▶ [What is required]:
Could you switch every "wooden plank" in the listing below to "wooden board" and give back the whole listing with nothing else changed?

▶ [Extracted records]:
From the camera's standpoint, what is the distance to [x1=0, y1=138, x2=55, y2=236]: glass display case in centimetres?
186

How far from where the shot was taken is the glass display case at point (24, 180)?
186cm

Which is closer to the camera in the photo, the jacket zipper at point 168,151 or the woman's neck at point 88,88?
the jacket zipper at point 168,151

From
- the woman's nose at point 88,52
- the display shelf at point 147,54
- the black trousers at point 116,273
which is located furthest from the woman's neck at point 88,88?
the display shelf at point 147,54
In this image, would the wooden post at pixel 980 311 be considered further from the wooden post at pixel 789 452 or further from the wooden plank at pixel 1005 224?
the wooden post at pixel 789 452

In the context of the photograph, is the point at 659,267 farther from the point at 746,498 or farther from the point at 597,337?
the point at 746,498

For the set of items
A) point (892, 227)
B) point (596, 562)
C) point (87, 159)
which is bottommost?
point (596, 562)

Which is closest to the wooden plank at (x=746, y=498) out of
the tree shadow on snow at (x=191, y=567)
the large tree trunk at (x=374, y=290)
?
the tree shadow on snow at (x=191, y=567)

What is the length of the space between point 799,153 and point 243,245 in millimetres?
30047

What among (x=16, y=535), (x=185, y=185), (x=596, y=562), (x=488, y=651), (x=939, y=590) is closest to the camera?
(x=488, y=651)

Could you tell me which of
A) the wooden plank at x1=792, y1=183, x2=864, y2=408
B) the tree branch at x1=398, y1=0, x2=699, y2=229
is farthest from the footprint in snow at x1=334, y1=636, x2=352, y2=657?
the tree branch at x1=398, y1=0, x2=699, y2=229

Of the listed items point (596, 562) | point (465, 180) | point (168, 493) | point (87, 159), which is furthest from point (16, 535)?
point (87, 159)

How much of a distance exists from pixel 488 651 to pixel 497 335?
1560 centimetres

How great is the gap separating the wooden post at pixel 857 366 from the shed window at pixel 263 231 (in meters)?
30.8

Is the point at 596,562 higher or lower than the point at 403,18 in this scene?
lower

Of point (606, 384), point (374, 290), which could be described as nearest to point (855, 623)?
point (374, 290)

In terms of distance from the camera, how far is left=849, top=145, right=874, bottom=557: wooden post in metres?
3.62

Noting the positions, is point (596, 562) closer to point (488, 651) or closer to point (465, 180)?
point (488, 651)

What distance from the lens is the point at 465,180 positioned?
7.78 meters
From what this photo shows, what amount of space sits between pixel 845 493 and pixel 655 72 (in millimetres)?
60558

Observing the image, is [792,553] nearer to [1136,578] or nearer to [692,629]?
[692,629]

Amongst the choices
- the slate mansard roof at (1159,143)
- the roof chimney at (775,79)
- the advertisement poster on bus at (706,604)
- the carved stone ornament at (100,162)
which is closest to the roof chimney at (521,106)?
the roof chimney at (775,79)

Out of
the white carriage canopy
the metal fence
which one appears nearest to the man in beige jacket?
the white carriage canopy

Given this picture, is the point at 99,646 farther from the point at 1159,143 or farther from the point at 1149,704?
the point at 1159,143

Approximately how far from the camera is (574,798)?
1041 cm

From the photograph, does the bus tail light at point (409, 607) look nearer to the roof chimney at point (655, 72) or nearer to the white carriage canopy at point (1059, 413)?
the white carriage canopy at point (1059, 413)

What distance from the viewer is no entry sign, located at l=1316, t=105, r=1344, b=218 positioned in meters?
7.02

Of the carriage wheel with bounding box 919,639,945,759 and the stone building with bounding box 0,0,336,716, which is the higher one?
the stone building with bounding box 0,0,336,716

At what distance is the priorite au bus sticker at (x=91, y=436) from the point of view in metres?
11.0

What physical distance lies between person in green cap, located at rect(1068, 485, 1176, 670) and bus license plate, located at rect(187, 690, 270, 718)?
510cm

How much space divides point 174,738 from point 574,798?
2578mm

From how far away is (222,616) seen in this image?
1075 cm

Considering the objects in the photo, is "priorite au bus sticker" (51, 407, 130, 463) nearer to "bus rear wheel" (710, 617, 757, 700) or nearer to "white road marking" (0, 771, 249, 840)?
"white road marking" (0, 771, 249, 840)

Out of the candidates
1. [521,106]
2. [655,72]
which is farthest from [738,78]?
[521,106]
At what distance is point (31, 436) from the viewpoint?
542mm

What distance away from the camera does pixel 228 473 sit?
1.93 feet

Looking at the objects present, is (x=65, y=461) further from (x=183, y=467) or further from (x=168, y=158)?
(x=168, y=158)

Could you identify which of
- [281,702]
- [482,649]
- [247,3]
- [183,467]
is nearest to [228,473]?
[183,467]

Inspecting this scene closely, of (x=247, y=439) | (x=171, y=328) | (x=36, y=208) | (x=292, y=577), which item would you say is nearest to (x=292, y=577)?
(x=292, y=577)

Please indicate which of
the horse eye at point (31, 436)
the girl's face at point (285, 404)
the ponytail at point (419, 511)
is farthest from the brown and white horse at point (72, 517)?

▶ [Exercise solution]:
From the camera's standpoint, what is the distance to [x1=0, y1=138, x2=55, y2=236]: glass display case in centimetres?
186

How far from where the shot was taken is the glass display case at point (24, 180)?
186cm

Which is closer to the camera in the photo, the jacket zipper at point 168,151 or the woman's neck at point 88,88?
the jacket zipper at point 168,151

From
- the woman's nose at point 88,52
- the display shelf at point 147,54
- the black trousers at point 116,273
which is located furthest from the woman's neck at point 88,88?
the display shelf at point 147,54
In this image, would the wooden post at pixel 980 311 be considered further from the wooden post at pixel 789 452 or further from the wooden board at pixel 1005 224?
the wooden post at pixel 789 452

In the context of the photograph, is the point at 659,267 farther from the point at 746,498 or farther from the point at 597,337?
the point at 746,498

For the set of items
A) point (892, 227)
B) point (596, 562)
C) point (87, 159)
which is bottommost?
point (596, 562)

Which is closest to the wooden board at (x=746, y=498) out of
the tree shadow on snow at (x=191, y=567)
the large tree trunk at (x=374, y=290)
?
the tree shadow on snow at (x=191, y=567)

What is the length of the space between point 799,153 and point 243,245 in millimetres?
30047

What among (x=16, y=535), (x=185, y=185), (x=596, y=562), (x=488, y=651), (x=939, y=590) is closest to the camera?
(x=488, y=651)

Could you tell me which of
A) the wooden board at x1=792, y1=183, x2=864, y2=408
B) the tree branch at x1=398, y1=0, x2=699, y2=229
is farthest from the footprint in snow at x1=334, y1=636, x2=352, y2=657?
the tree branch at x1=398, y1=0, x2=699, y2=229

Of the listed items point (596, 562) | point (465, 180) | point (168, 493) | point (87, 159), which is furthest from point (16, 535)?
point (87, 159)

How much of a distance exists from pixel 488 651 to pixel 497 335?
1560 centimetres

How great is the gap separating the wooden post at pixel 857 366 from the shed window at pixel 263 231 (in meters)?
30.8

Is the point at 596,562 higher or lower than the point at 403,18 in this scene?
lower

Of point (606, 384), point (374, 290), which could be described as nearest to point (855, 623)?
point (374, 290)

In terms of distance from the camera, how far is left=849, top=145, right=874, bottom=557: wooden post in metres?
3.62

Noting the positions, is point (596, 562) closer to point (488, 651) or closer to point (465, 180)?
point (488, 651)

What distance from the lens is the point at 465,180 positioned?
7.78 meters
From what this photo shows, what amount of space sits between pixel 845 493 and pixel 655 72 (in millimetres)?
60558

Observing the image, is [792,553] nearer to [1136,578] or nearer to [692,629]?
[692,629]

Amongst the choices
- the slate mansard roof at (1159,143)
- the roof chimney at (775,79)
- the advertisement poster on bus at (706,604)
- the carved stone ornament at (100,162)
which is closest to the roof chimney at (521,106)?
the roof chimney at (775,79)

Out of
the white carriage canopy
the metal fence
which one appears nearest to the man in beige jacket?
the white carriage canopy

Given this picture, is the point at 99,646 farther from the point at 1159,143 or farther from the point at 1149,704?
the point at 1159,143

Approximately how far from the camera is (574,798)?
1041 cm

From the photograph, does the bus tail light at point (409, 607) look nearer to the roof chimney at point (655, 72) or nearer to the white carriage canopy at point (1059, 413)?
the white carriage canopy at point (1059, 413)

What distance from the viewer is no entry sign, located at l=1316, t=105, r=1344, b=218 positioned in meters?
7.02

Of the carriage wheel with bounding box 919,639,945,759 and the stone building with bounding box 0,0,336,716, which is the higher one?
the stone building with bounding box 0,0,336,716

At what distance is the priorite au bus sticker at (x=91, y=436) from the point of view in metres?
11.0

What physical distance lies between person in green cap, located at rect(1068, 485, 1176, 670) and bus license plate, located at rect(187, 690, 270, 718)?
510cm

How much space divides point 174,738 from point 574,798?
2578mm

From how far away is (222,616) seen in this image?
1075 cm

Considering the objects in the photo, is "priorite au bus sticker" (51, 407, 130, 463) nearer to "bus rear wheel" (710, 617, 757, 700) or nearer to "white road marking" (0, 771, 249, 840)?
"white road marking" (0, 771, 249, 840)

Out of the candidates
1. [521,106]
2. [655,72]
which is farthest from [738,78]?
[521,106]
At what distance is point (31, 436) from the viewpoint?
542mm

What distance away from the camera does pixel 228 473 sit?
1.93 feet

Looking at the objects present, is (x=65, y=461) further from (x=183, y=467) or further from (x=168, y=158)?
(x=168, y=158)

Could you identify which of
- [281,702]
- [482,649]
- [247,3]
- [183,467]
is nearest to [228,473]?
[183,467]

Inspecting this scene closely, of (x=247, y=439) | (x=171, y=328) | (x=36, y=208) | (x=292, y=577), which item would you say is nearest to (x=292, y=577)?
(x=292, y=577)

Please indicate which of
the horse eye at point (31, 436)
the girl's face at point (285, 404)
the ponytail at point (419, 511)
is farthest from the brown and white horse at point (72, 517)?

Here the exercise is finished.